Directions for this task: Reproduce the lines below from the one that contains "What is the distance measurement" through the end, inclusive, and add nothing.

— Start Given records —

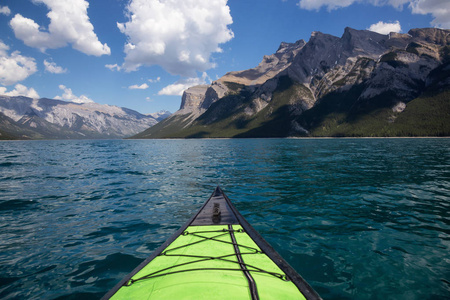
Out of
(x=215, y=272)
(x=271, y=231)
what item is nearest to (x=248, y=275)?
(x=215, y=272)

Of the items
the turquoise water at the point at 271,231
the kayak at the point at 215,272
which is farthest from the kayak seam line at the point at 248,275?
the turquoise water at the point at 271,231

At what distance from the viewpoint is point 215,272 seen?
4977 mm

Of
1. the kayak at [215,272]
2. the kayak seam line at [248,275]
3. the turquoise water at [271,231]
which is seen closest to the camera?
the kayak seam line at [248,275]

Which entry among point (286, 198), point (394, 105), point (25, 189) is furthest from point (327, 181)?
point (394, 105)

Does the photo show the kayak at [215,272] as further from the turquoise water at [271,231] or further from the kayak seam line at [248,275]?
the turquoise water at [271,231]

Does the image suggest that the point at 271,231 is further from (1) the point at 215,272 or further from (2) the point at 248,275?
(1) the point at 215,272

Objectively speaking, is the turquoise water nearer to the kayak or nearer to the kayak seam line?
the kayak

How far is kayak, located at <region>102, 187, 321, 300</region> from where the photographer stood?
4195 millimetres

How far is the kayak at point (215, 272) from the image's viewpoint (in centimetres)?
420

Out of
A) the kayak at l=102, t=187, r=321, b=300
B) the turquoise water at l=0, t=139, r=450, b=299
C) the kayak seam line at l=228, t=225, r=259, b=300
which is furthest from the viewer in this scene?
the turquoise water at l=0, t=139, r=450, b=299

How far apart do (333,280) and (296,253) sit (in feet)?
5.17

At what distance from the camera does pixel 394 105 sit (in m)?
194

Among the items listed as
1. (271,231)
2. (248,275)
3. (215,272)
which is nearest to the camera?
(248,275)

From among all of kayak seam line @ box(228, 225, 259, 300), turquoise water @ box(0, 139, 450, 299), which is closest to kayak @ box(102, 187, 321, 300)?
kayak seam line @ box(228, 225, 259, 300)
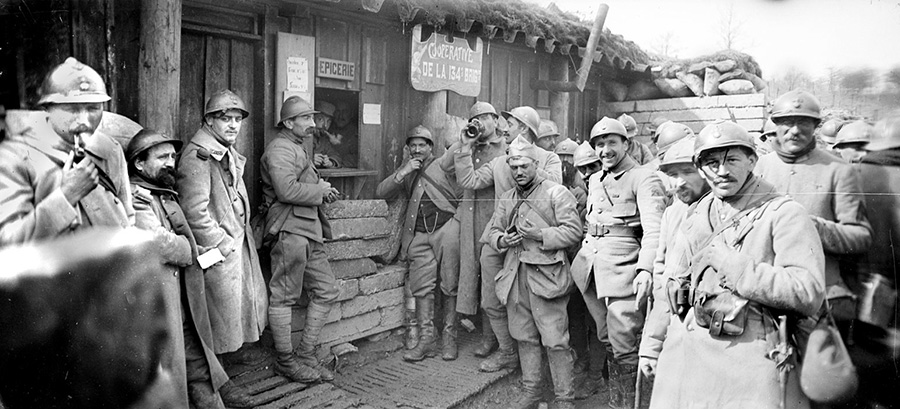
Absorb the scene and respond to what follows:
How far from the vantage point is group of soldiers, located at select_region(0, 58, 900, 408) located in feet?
10.2

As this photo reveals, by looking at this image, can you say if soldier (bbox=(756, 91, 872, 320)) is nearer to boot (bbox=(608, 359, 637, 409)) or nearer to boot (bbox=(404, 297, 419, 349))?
boot (bbox=(608, 359, 637, 409))

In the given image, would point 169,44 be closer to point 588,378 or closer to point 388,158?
point 388,158

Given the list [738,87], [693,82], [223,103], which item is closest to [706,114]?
[738,87]

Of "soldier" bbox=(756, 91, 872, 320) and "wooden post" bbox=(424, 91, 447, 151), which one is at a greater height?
"wooden post" bbox=(424, 91, 447, 151)

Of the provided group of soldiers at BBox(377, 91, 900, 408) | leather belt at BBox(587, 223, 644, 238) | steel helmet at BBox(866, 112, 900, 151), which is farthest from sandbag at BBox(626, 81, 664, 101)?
steel helmet at BBox(866, 112, 900, 151)

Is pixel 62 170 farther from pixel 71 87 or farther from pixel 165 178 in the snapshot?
pixel 165 178

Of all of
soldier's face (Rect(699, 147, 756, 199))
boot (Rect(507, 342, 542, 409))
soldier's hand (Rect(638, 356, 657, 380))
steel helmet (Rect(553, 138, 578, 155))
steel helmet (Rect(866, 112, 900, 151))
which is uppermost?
steel helmet (Rect(866, 112, 900, 151))

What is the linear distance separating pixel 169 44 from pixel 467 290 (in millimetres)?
3523

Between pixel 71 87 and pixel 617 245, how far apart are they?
13.2 ft

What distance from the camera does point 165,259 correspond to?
160 inches

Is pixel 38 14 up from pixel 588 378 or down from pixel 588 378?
up

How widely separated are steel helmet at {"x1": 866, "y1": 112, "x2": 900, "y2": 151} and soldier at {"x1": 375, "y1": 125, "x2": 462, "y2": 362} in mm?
3997

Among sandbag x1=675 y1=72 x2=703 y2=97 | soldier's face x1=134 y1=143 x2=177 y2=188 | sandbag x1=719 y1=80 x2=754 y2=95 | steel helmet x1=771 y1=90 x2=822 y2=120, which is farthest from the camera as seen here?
sandbag x1=675 y1=72 x2=703 y2=97

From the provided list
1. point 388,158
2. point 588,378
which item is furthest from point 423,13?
point 588,378
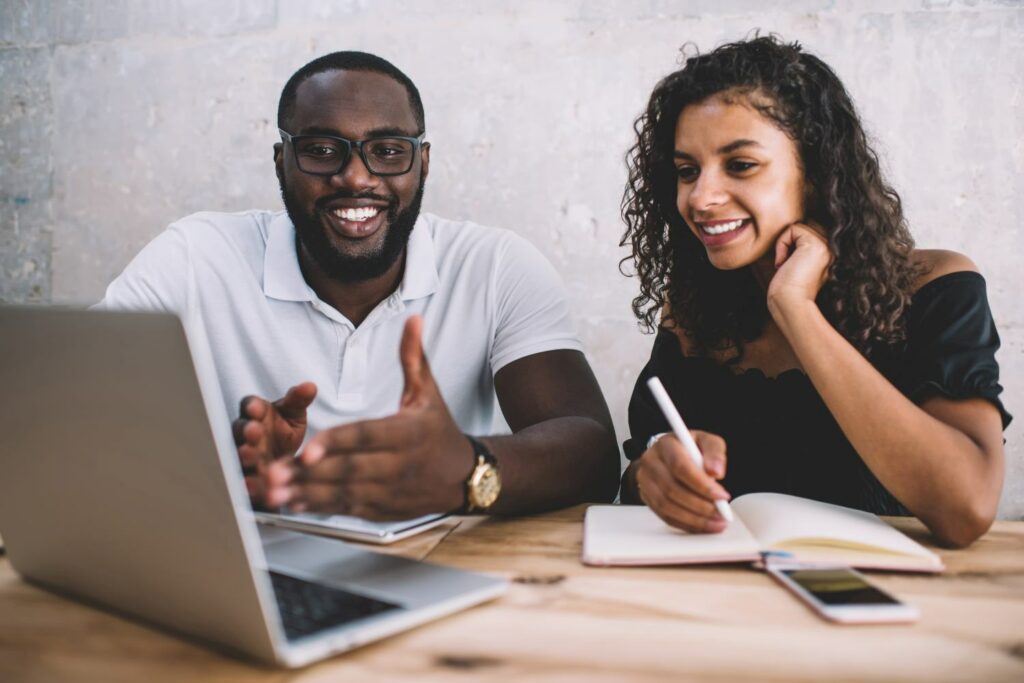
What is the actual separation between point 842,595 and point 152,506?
0.64 meters

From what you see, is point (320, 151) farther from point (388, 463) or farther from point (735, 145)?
point (388, 463)

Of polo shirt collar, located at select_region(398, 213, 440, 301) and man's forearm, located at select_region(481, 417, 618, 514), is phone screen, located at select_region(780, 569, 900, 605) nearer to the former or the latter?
man's forearm, located at select_region(481, 417, 618, 514)

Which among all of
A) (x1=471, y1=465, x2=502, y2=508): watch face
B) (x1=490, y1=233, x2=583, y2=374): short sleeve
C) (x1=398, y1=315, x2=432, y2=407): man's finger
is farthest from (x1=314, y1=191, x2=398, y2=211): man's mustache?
(x1=398, y1=315, x2=432, y2=407): man's finger

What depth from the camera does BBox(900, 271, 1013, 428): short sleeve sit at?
4.36ft

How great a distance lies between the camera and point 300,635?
679 mm

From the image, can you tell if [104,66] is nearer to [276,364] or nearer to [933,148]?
[276,364]

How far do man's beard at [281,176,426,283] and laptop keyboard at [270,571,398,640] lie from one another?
1113 mm

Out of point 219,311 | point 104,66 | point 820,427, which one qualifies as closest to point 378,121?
point 219,311

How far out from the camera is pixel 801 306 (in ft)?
4.62

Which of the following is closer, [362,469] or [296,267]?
[362,469]

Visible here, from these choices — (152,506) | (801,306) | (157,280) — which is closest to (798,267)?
(801,306)

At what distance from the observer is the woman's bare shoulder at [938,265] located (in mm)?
1532

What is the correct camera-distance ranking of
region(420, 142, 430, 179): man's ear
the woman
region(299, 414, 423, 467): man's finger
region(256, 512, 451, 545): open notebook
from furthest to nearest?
region(420, 142, 430, 179): man's ear, the woman, region(256, 512, 451, 545): open notebook, region(299, 414, 423, 467): man's finger

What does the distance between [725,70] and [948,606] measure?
3.60ft
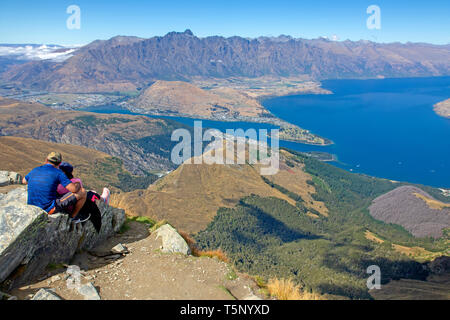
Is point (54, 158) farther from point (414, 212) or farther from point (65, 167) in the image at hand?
point (414, 212)

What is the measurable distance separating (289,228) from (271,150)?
208 ft

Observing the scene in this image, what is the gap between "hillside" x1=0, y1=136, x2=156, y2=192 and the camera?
95062 mm

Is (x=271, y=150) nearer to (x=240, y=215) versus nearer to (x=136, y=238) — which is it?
(x=240, y=215)

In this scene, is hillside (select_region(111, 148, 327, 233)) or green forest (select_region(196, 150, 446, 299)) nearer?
green forest (select_region(196, 150, 446, 299))

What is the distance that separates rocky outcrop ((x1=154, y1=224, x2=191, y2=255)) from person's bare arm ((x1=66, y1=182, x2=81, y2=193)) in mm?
3823

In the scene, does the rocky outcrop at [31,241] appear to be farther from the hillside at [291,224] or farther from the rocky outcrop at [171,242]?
the hillside at [291,224]

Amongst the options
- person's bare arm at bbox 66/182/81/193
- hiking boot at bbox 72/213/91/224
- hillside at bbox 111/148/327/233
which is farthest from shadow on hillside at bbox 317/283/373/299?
person's bare arm at bbox 66/182/81/193

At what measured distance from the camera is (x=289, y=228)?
290 ft

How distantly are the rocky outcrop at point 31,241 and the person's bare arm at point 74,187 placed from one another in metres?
0.86

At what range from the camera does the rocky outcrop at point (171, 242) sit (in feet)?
36.0

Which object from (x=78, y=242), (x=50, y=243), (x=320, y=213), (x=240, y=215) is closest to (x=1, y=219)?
(x=50, y=243)

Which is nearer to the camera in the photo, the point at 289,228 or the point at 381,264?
the point at 381,264

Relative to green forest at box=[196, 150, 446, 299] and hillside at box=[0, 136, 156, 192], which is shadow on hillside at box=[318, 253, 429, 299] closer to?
green forest at box=[196, 150, 446, 299]

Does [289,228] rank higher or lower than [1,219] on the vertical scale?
lower
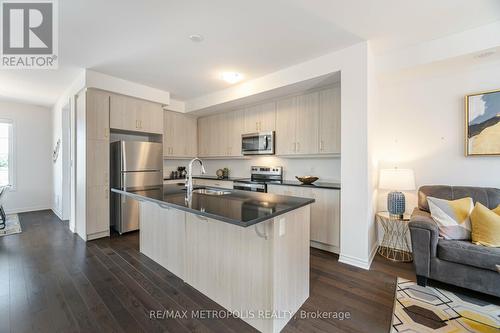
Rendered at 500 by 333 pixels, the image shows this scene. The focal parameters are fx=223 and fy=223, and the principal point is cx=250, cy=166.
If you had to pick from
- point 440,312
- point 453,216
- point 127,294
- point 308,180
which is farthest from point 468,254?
point 127,294

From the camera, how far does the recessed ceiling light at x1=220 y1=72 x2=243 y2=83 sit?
140 inches

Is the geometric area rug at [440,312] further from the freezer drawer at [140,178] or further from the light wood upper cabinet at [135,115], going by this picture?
the light wood upper cabinet at [135,115]

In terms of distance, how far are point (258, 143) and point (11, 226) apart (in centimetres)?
501

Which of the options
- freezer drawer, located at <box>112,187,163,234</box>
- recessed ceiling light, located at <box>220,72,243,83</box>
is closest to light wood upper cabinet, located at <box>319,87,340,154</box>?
recessed ceiling light, located at <box>220,72,243,83</box>

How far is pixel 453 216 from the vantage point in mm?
2299

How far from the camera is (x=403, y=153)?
3176 mm

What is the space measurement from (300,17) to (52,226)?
5.56m

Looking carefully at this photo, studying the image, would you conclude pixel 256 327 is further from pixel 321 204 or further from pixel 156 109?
pixel 156 109

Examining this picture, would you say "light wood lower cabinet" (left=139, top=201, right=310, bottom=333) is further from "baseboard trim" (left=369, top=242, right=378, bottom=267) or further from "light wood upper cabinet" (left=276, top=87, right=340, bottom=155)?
"light wood upper cabinet" (left=276, top=87, right=340, bottom=155)

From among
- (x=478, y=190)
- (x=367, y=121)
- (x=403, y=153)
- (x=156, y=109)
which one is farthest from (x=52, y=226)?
(x=478, y=190)

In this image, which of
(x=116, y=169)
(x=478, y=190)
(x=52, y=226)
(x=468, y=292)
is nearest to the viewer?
(x=468, y=292)

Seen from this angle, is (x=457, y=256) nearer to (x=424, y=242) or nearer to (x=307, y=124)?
(x=424, y=242)

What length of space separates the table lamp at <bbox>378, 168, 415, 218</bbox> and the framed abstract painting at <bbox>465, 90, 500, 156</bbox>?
0.74 m

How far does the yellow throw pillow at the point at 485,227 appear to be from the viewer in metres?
2.01
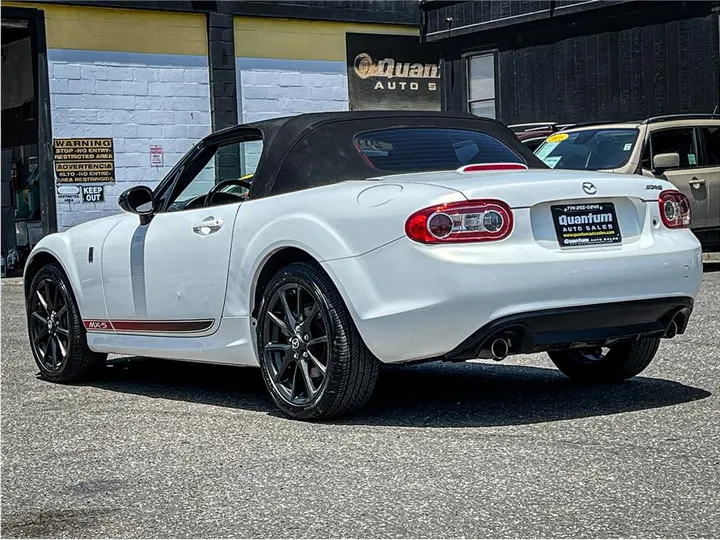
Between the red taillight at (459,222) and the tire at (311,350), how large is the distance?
0.54 metres

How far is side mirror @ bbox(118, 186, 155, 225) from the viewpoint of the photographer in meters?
6.93

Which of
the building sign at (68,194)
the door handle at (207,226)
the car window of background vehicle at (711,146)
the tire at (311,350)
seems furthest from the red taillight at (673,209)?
the building sign at (68,194)

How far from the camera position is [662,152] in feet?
44.7

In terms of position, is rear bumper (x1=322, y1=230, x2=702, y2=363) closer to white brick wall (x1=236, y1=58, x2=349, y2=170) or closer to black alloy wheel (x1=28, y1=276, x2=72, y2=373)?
black alloy wheel (x1=28, y1=276, x2=72, y2=373)

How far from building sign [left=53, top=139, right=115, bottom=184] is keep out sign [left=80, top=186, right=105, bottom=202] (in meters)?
0.12

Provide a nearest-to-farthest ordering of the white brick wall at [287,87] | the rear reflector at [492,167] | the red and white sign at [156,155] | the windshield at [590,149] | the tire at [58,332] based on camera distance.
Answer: the rear reflector at [492,167] < the tire at [58,332] < the windshield at [590,149] < the red and white sign at [156,155] < the white brick wall at [287,87]

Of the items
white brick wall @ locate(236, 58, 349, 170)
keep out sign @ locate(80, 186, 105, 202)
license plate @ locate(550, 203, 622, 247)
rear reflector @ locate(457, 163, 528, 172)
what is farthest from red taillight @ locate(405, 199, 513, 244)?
white brick wall @ locate(236, 58, 349, 170)

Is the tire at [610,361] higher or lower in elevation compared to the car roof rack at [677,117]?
lower

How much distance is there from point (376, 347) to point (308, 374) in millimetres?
445

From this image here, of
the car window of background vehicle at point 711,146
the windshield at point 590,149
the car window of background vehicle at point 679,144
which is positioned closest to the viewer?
the windshield at point 590,149

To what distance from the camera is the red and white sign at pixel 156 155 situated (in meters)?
22.1

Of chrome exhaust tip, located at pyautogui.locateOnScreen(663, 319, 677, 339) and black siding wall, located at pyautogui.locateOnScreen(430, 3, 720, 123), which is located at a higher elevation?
black siding wall, located at pyautogui.locateOnScreen(430, 3, 720, 123)

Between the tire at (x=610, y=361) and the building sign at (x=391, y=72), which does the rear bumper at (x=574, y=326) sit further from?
the building sign at (x=391, y=72)

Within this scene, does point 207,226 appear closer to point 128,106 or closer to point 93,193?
point 93,193
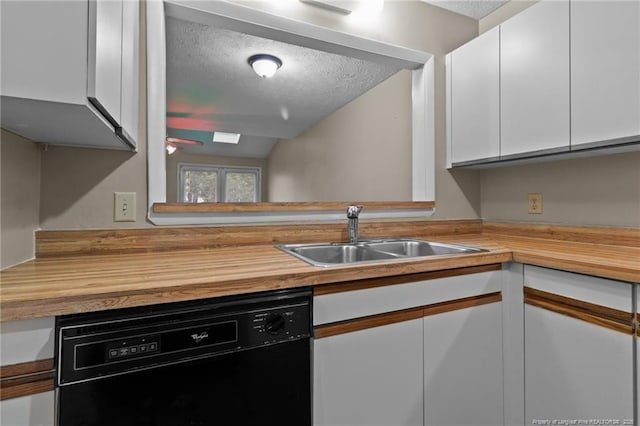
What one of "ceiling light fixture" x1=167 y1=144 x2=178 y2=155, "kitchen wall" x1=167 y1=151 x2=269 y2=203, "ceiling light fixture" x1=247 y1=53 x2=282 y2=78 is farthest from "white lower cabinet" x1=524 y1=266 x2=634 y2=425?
"ceiling light fixture" x1=167 y1=144 x2=178 y2=155

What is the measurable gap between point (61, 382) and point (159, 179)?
818 mm

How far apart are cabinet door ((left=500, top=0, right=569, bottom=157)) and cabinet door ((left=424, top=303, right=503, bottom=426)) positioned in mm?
796

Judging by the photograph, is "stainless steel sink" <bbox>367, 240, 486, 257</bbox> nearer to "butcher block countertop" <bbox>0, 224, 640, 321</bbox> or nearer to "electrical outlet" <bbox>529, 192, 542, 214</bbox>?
"butcher block countertop" <bbox>0, 224, 640, 321</bbox>

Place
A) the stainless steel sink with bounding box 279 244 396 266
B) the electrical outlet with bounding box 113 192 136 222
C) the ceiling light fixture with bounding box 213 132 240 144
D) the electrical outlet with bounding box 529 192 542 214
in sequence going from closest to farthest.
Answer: the electrical outlet with bounding box 113 192 136 222
the stainless steel sink with bounding box 279 244 396 266
the electrical outlet with bounding box 529 192 542 214
the ceiling light fixture with bounding box 213 132 240 144

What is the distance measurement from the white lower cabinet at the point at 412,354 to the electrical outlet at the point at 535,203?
2.37ft

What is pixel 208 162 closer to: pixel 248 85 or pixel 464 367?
pixel 248 85

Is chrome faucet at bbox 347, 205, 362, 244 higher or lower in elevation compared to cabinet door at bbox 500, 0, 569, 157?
lower

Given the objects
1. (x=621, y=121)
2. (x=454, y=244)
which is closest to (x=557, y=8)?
(x=621, y=121)

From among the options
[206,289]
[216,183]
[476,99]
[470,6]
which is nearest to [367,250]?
[206,289]

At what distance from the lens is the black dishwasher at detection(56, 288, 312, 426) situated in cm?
69

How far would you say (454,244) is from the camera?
155 centimetres

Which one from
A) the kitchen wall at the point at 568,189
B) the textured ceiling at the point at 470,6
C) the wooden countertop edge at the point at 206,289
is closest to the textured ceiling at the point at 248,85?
the textured ceiling at the point at 470,6

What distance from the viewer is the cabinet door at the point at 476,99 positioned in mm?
1646

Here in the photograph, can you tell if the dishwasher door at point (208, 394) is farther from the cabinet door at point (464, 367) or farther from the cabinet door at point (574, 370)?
the cabinet door at point (574, 370)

— End Given records —

Expected output:
What is the distance measurement from the white lower cabinet at the point at 412,354 to the electrical outlet at the point at 535,203?
2.37ft

What is pixel 208 162 closer to: pixel 248 85 or pixel 464 367?
pixel 248 85

Is chrome faucet at bbox 347, 205, 362, 244 higher or lower in elevation compared to cabinet door at bbox 500, 0, 569, 157?
lower

Given the objects
1. (x=621, y=121)
2. (x=454, y=244)
which is closest to (x=557, y=8)?
(x=621, y=121)

From among the options
[206,289]
[216,183]
[476,99]
[470,6]
which is nearest to [367,250]?
[206,289]

At what distance from the lens is the black dishwasher at detection(56, 288, 312, 426) situated in cm?
69

How far would you say (454,244) is from the camera?
155 centimetres

Which one from
A) the kitchen wall at the point at 568,189
B) the textured ceiling at the point at 470,6
C) the wooden countertop edge at the point at 206,289
is closest to the textured ceiling at the point at 248,85?
the textured ceiling at the point at 470,6

What distance from the viewer is the cabinet door at the point at 476,99 positioned in mm?
1646

Here in the photograph, can you tell if the dishwasher door at point (208, 394) is farther from the cabinet door at point (464, 367) or farther from the cabinet door at point (574, 370)?
the cabinet door at point (574, 370)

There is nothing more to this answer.